1. A presheaf $\mathcal{F}$ of sets on $\mathcal{B}$ is a rule which assigns to each $U \in \mathcal{B}$ a set $\mathcal{F}(U)$ and to each inclusion $V \subset U$ of elements of $\mathcal{B}$ a map $\rho ^ U_ V : \mathcal{F}(U) \to \mathcal{F}(V)$ such that $\rho ^ U_ U = \text{id}_{\mathcal{F}(U)}$ for all $U \in \mathcal{B}$ whenever $W \subset V \subset U$ in $\mathcal{B}$ we have $\rho ^ U_ W = \rho ^ V_ W \circ \rho ^ U_ V$.

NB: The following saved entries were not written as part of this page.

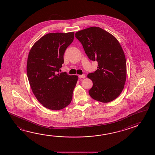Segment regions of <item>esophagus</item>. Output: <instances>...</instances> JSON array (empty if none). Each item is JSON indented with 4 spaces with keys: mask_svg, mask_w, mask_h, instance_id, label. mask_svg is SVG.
<instances>
[{
    "mask_svg": "<svg viewBox=\"0 0 155 155\" xmlns=\"http://www.w3.org/2000/svg\"><path fill=\"white\" fill-rule=\"evenodd\" d=\"M79 78L80 79H85V75H79Z\"/></svg>",
    "mask_w": 155,
    "mask_h": 155,
    "instance_id": "esophagus-1",
    "label": "esophagus"
}]
</instances>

2. A morphism $\varphi : \mathcal{F} \to \mathcal{G}$ of presheaves of sets on $\mathcal{B}$ is a rule which assigns to each element $U \in \mathcal{B}$ a map of sets $\varphi : \mathcal{F}(U) \to \mathcal{G}(U)$ compatible with restriction maps.

Comment #3218 by on

Your definition of presheaf seems non-standard to me. Do you not want to also demand that the restriction from $U$ to $U$ is the identity map? [this is not implied by what you have at the time of writing; for example if $A$ is your favourite set with two elements and $a$ is your favourite element of this set, then we can define $\mathcal{F}(U)=A$ for all $U$ and we can let $\rho^U_V$ be the constant map sending everything to $a$ for all $U$ and $V$]

Comment #3320 by on

Dear Kevin, OK I finally got to your comment! Of course, this is an omission and I didn't really intend to have a nonstandard definition of a presheaf! Fixed here.